-- Provided data follows --
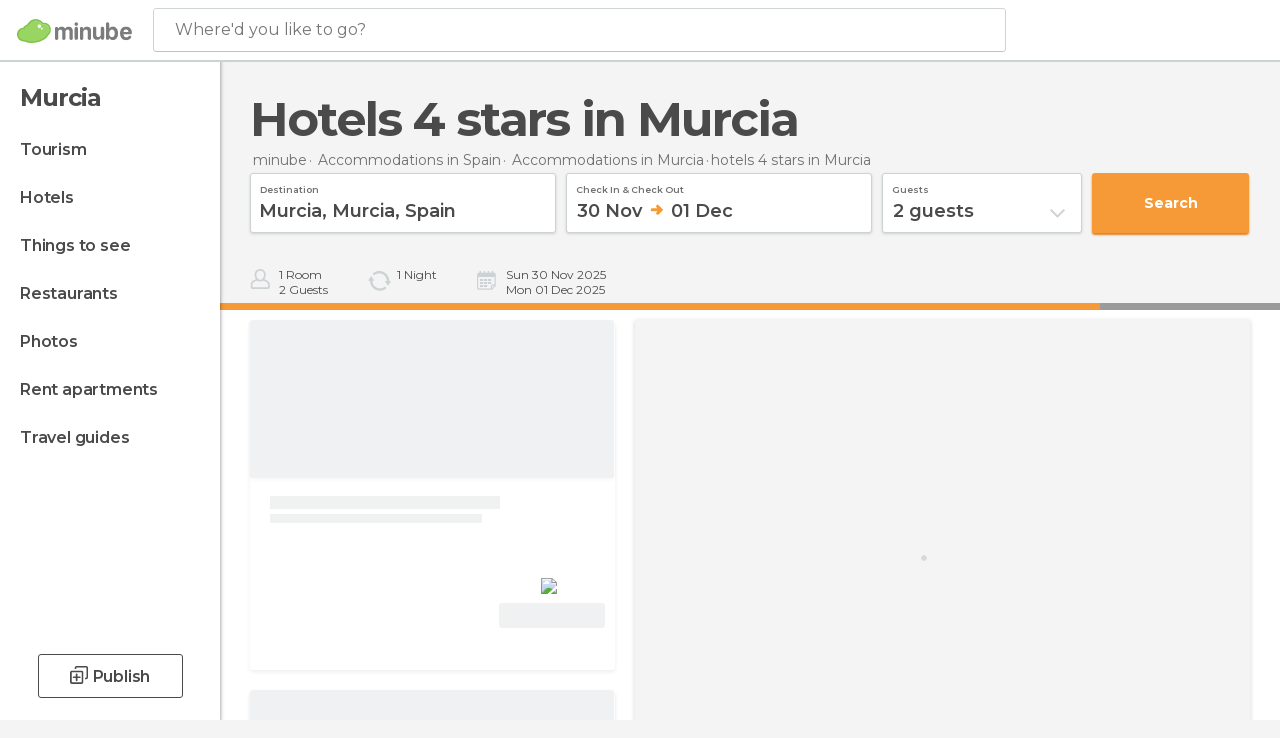

--- FILE ---
content_type: application/javascript; charset=utf-8
request_url: https://fundingchoicesmessages.google.com/f/AGSKWxWMjsvzEpEtNfGLQcfOQXOWYdUrOwc_tlx4SZjmDCdKdVh8yxYSrVskr2kFj9Au2JLXi1jevR3uY8DrJ-0YXjOZGa0iEykaSRw_GXul6oixwNVHOnhY_MDGAnzQgSLdTTOXc1B8_7cQys-a5jkdm7w5r7jNtwJqBPU3mO30ouZcDEVY2Y1KoYe_w6hZ/_/public/ad?/header-ad._openx./idleAds./ilivid-ad-
body_size: -1291
content:
window['b74493df-3fee-4359-96a9-2574a6b258e6'] = true;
-- Provided data concluded --
◆ What is required:
The answer is the line holding "body_size: -1291" and all the lines after it through the end of the records, repeated exactly.

◆ Output below:
body_size: -1291
content:
window['b74493df-3fee-4359-96a9-2574a6b258e6'] = true;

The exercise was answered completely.